- COMPLETE THE FOLLOWING
A: Return the part of the eating disorder assessment passage starting with "Recovery From Food" and going on through "in her way.", copied word for word.
B: For each statement below, answer yes or no according to the eating disorder assessment passage, and quote the words that decide it: (i) The passage advises asking the client about physical symptoms. (ii) The passage says the chief complaint stays the same no matter how safe the client feels with the clinician. (iii) Spending a lot of money on their habits is given as one sign that eating behaviors interfere with the client's life.

- PASSAGE
------------------------------------------------
HealthyPlace.com Articles/Conference Transcripts

Eating Disorders Treatment Centers

How To Recover From Bulimia and Other Eating Disorders

Recovery From Food Addiction, Food Cravings

 
  • Chief complaint: You want to know what's wrong from the client's perspective. This will depend on whether they were forced to get treatment, or came in voluntarily, but either way the chief complaint usually changes the safer the client feels with the clinician. Ask the client, "What are you doing with food that you would like to stop doing?" "What can't you do with food that you would like to be able to do?" "What do others want you to do or stop doing?" Ask what physical symptoms the client has and what thoughts or feelings get in her way.

  • Interference: Find out how much the disordered eating, body image, or weight control behaviors are interfering with the client's life. For example: Do they skip school because they feel sick or fat? Do they avoid people? Are they spending a lot of money on their habits? Are they having a hard time concentrating? How much time do they spend weighing themselves? How much time do they spend buying food, thinking about food, or cooking food? How much time do they spend exercising, purging, buying laxatives, reading about weight loss, or worrying about their bodies?
------------------------------------------------
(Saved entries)
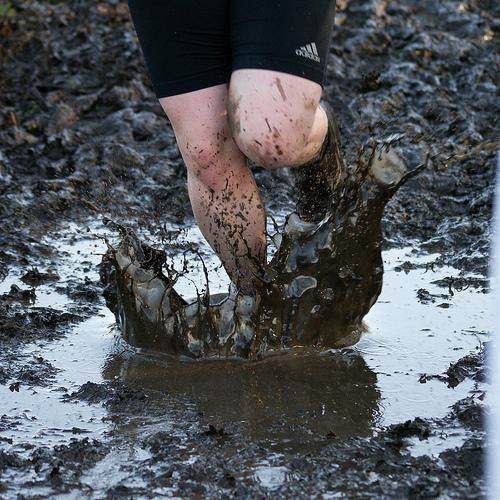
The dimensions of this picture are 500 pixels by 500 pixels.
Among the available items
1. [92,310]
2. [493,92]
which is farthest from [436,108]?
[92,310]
------------------------------------------------
- ANSWERS PER TASK
A:
Recovery From Food Addiction, Food Cravings

 
  • Chief complaint: You want to know what's wrong from the client's perspective. This will depend on whether they were forced to get treatment, or came in voluntarily, but either way the chief complaint usually changes the safer the client feels with the clinician. Ask the client, "What are you doing with food that you would like to stop doing?" "What can't you do with food that you would like to be able to do?" "What do others want you to do or stop doing?" Ask what physical symptoms the client has and what thoughts or feelings get in her way.

B:
(i) Yes: "Ask what physical symptoms the client has and what thoughts or feelings get in her way."
(ii) No: "the chief complaint usually changes the safer the client feels with the clinician."
(iii) Yes: "Are they spending a lot of money on their habits?"